Provided material Start Marker

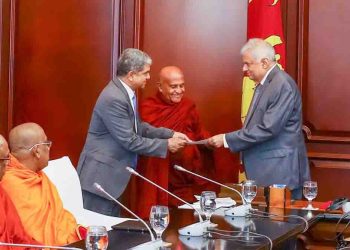 Amarapura Maha Sangha Sabha’s opposition to the Himalaya Declaration that Suren Surendhiran of the Global Dravida Forum handed over to the President with the Theras! We know nothing! I Sri Lanka Latest News
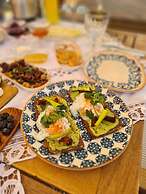 Amber Suites Akyaka +6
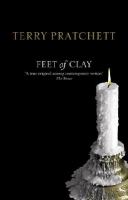 Feet of Clay (Discworld) cover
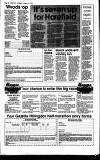 Harefield Gazette Wednesday 10 January 1990 Page 70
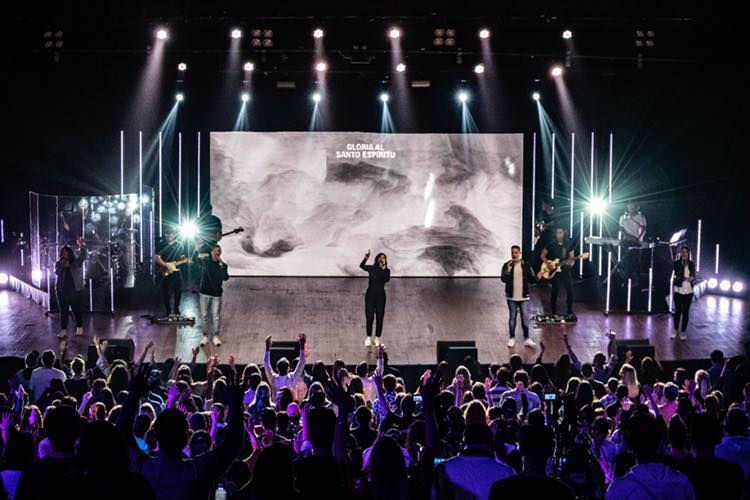 (Foto: Hillsong Buenos Aires)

Provided material End Marker

*Task item*
Reproduce every line of text in the data above word for word, omitting the pictures.

*Written solution*
 Amarapura Maha Sangha Sabha’s opposition to the Himalaya Declaration that Suren Surendhiran of the Global Dravida Forum handed over to the President with the Theras! We know nothing! I Sri Lanka Latest News
 Amber Suites Akyaka +6
 Feet of Clay (Discworld) cover
 Harefield Gazette Wednesday 10 January 1990 Page 70
 (Foto: Hillsong Buenos Aires)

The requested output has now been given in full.